Three Republican state attorneys general — from Indiana, Nebraska, and Louisiana — filed a lawsuit last week challenging the Trump administration's rescheduling order that moved state-licensed medical cannabis from Schedule I to Schedule III of the Controlled Substances Act. The U.S. Court of Appeals for the District of Columbia Circuit promptly consolidated the case with a previously filed suit from Smart Approaches to Marijuana (SAM) and the National Drug and Alcohol Screening Association (NDASA), creating a unified legal challenge that now carries both state governmental authority and prohibitionist organizational backing.

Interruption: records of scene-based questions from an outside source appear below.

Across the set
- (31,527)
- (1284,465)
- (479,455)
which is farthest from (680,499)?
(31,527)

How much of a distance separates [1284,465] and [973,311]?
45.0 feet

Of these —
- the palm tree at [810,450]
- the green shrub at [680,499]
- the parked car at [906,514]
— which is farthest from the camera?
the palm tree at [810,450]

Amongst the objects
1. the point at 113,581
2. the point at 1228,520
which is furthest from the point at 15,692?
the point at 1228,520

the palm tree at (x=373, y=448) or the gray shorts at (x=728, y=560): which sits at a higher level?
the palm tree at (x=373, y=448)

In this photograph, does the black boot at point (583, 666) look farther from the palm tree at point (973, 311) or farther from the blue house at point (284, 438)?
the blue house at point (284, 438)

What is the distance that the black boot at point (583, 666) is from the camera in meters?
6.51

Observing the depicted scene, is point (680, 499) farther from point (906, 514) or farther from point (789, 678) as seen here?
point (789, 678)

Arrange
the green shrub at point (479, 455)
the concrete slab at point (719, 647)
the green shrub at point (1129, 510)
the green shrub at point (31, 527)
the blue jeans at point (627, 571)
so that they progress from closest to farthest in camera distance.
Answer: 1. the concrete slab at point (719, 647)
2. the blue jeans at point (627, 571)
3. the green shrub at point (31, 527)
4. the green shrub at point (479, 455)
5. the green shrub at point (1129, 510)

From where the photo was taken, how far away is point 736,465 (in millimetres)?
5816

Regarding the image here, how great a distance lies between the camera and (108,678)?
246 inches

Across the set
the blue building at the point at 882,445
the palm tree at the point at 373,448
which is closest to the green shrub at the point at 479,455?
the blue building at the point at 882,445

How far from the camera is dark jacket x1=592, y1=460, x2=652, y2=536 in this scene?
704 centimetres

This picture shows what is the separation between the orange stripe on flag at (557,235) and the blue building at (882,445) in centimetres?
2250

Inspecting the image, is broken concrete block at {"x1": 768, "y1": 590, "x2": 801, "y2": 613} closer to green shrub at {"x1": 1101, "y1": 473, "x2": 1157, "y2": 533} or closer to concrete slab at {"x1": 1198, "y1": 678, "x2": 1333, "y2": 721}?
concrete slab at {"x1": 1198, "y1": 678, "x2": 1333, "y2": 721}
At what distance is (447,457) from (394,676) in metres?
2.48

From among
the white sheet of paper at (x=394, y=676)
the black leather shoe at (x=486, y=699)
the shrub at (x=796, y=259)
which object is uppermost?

The attorneys general claim the rescheduling action "fails to comport with the requirements" of federal law, "was improperly promulgated," "exceeds or is inconsistent with pertinent authority," and is "arbitrary, capricious, an abuse of discretion, and not in accordance with law." They're asking the court to declare the order unlawful and vacate it entirely.
SAM CEO Kevin Sabet welcomed the consolidation, saying the coalition is "growing as leaders around the country recognize that this unprecedented order will cause significant harm to public health and safety."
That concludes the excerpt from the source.